Data shown —
— begin —
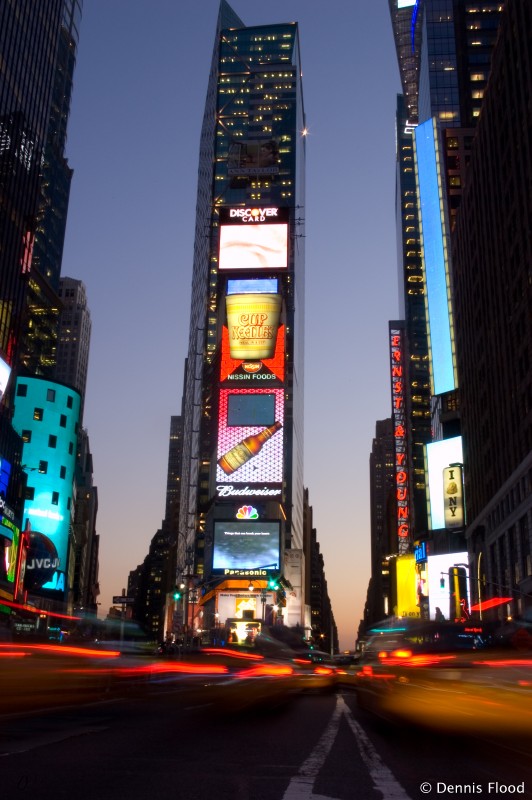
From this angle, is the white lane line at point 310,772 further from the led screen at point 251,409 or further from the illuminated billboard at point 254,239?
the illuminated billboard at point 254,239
— end —
— begin —
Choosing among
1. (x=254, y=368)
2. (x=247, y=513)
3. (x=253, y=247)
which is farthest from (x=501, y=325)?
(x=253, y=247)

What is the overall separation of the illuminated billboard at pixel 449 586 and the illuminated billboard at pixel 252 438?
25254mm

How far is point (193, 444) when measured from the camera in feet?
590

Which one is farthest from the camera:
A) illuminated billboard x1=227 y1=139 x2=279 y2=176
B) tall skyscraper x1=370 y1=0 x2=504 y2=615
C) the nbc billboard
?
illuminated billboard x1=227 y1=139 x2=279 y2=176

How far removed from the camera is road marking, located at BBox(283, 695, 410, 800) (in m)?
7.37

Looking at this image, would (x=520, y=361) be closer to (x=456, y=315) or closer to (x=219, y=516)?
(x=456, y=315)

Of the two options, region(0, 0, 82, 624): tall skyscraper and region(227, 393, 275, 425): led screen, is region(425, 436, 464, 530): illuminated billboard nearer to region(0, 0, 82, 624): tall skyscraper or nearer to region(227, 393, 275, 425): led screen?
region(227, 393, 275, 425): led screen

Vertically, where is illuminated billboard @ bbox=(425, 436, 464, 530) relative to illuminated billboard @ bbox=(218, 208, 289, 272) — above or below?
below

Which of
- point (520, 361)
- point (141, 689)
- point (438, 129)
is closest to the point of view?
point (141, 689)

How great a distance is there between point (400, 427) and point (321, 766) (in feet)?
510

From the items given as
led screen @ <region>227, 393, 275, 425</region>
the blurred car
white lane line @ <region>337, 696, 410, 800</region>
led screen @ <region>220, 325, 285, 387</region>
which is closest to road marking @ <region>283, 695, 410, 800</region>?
— end —
— begin —
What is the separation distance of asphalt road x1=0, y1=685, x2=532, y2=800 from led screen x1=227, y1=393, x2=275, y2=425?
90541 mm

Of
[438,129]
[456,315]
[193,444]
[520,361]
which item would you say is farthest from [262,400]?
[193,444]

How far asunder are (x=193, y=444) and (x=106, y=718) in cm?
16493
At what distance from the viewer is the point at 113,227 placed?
— end —
What the task asks —
Pull out every line of the data above that contains the word "white". Case counts.

Result for this task —
From this angle, is the white lane line at point 310,772 further from the led screen at point 251,409 or further from the illuminated billboard at point 254,239?
white lane line @ <region>337, 696, 410, 800</region>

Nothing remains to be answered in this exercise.